Sobre esses, mais uma vez me encosto a Fialho, que os retratava escrevendo que "as papadas oleosas dizem nutrições prevaricadas,
apoplexias de bílis odienta, intrigas rábidas, cobiças, e satiríases secretas
de amor e de vinho a horas perigosas."
Bem sonhamos, bem pedimos ao Altíssimo, mas de nada vale,
e desculpe V. o desabafo, que o meu propósito era dizer-lhe que vou a meio do
seu Despenteando Parágrafos, e entre gargalhadas,
sorrisos, sustos e exclamações, me tenho divertido, aprendido, dado conta de
que perdi o comboio do verdadeiro saber.
Já é tarde para que isso obste, e a minha idade também se
presta pouco às grandes excursões, mesmo as do espírito, mas logo de entrada
desopilei, porque na universidade muito sofri com colegas que se excitavam com
as nebulosidades de que V. dá conta.
Das excelências
axiológicas do bremontismo como hermenêutica da discursividade pós-moderna –
Perspectivas epistemológico-pedagógicas
é um verdadeiro tratado humorístico e, lendo-o, recordei, meio sufocado de
riso, os colegas que também falavam no tom do ensaísta que refere e nos diz:
"Encontrar um texto poético é percorrer este estranho trajecto em que
transcendência se esvanece, e em que uma ética irredutível à
moral-social-linguística é declinada sem a astúcia que a recusa, mas na
necessidade que a reconhece: travessia de uma obsessão".
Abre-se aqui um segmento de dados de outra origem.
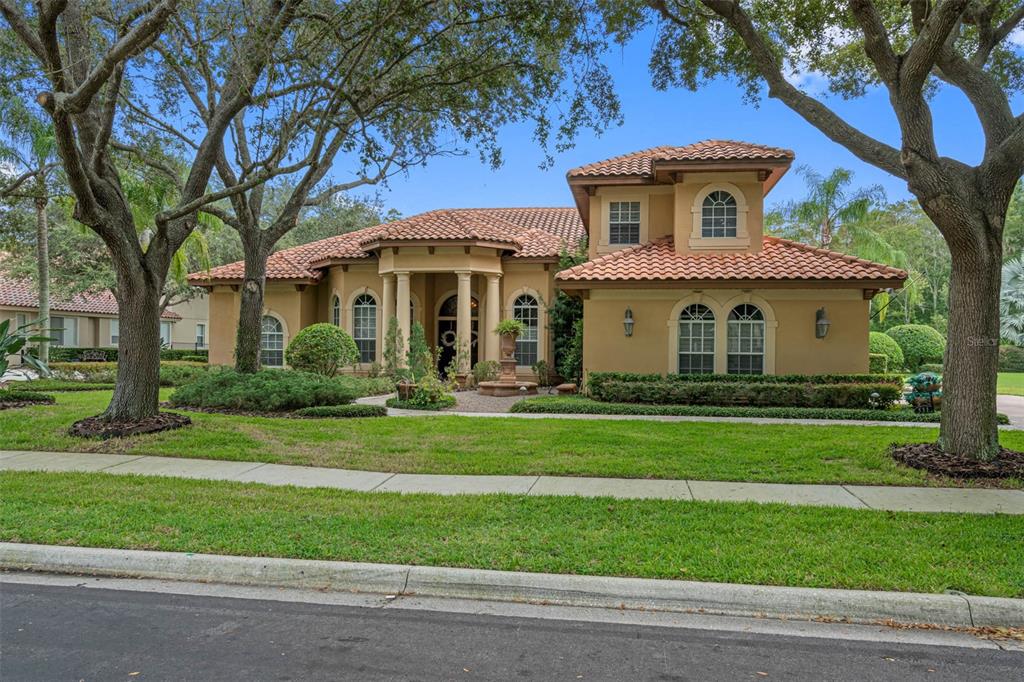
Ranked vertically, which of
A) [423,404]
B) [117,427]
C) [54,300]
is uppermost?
[54,300]

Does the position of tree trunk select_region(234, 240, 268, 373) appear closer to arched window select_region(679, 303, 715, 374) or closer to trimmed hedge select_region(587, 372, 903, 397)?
trimmed hedge select_region(587, 372, 903, 397)

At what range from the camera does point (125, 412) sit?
10.5m

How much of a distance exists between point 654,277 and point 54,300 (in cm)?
3330

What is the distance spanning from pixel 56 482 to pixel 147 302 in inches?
161

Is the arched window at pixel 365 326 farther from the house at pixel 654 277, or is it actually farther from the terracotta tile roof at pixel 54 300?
the terracotta tile roof at pixel 54 300

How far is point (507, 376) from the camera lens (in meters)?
18.3

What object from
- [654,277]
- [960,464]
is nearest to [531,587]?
[960,464]

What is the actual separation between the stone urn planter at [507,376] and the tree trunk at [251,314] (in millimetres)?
6197

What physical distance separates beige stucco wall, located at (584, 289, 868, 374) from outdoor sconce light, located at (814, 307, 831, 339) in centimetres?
11

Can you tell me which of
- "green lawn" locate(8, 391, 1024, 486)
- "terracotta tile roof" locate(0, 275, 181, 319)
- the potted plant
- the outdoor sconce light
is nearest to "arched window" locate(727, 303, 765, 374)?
the outdoor sconce light

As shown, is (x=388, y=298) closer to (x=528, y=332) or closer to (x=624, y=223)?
(x=528, y=332)

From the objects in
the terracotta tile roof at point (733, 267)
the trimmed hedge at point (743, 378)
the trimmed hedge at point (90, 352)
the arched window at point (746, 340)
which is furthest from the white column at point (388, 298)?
the trimmed hedge at point (90, 352)

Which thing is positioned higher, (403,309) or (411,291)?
(411,291)

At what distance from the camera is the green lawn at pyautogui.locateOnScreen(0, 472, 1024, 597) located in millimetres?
4844
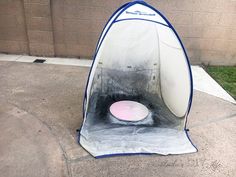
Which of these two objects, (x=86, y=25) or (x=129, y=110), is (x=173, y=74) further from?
(x=86, y=25)

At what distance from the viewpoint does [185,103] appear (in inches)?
126

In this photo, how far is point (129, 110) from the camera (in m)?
3.51

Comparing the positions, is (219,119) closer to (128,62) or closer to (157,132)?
(157,132)

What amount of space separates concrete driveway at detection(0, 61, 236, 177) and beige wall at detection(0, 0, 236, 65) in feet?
4.43

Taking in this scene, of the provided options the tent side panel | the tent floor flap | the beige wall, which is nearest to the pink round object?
the tent floor flap

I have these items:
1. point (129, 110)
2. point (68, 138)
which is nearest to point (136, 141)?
point (129, 110)

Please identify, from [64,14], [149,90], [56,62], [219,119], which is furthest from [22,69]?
[219,119]

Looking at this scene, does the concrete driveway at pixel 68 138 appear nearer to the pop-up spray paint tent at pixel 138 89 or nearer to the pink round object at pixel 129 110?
the pop-up spray paint tent at pixel 138 89

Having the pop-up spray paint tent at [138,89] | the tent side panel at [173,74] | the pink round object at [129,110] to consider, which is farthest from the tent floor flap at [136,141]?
the tent side panel at [173,74]

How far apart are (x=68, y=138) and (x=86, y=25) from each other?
3.03 metres

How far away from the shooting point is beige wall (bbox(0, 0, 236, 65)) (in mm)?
5145

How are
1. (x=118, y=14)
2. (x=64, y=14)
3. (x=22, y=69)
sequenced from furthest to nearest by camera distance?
(x=64, y=14), (x=22, y=69), (x=118, y=14)

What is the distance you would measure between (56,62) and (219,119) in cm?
338

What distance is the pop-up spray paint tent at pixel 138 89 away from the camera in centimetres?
282
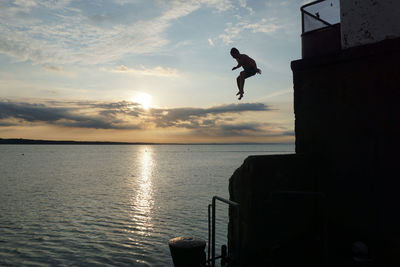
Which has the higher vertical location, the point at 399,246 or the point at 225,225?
the point at 399,246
Traz-me V. também à memória os colegas que juravam por
Saussure, Lacan, Althusser, Derrida, que faziam gráficos e esquemas a demonstrar
que na poesia de Pessoa era diferente o impacto sensorial entre os versos que
começavam por vogais em vez de consoantes. Sofri com eles, mas há muito o
Senhor deu a uns a reforma, a outros o eterno descanso, e eu cá vou indo na paz
do mesmo Senhor.
Com As modas que
vêm de Paris também penei. À minha volta era só Nouveau Roman, romance com
princípio, meio, fim era absolument passé,
contava o que em desordem borbulhava nas cabecinhas.
Dá V. umas cacetadas em Ou humor(ou ausência de) no Camilo polémico, e acho que tem alguma
razão, mas voltando a um ou outro dos nossos políticos também eu gostaria de lhes
perguntar, como o homem de São Miguel de Seide: "A propósito, amigo, há
quanto tempo conservas de escabeche a inteligência?"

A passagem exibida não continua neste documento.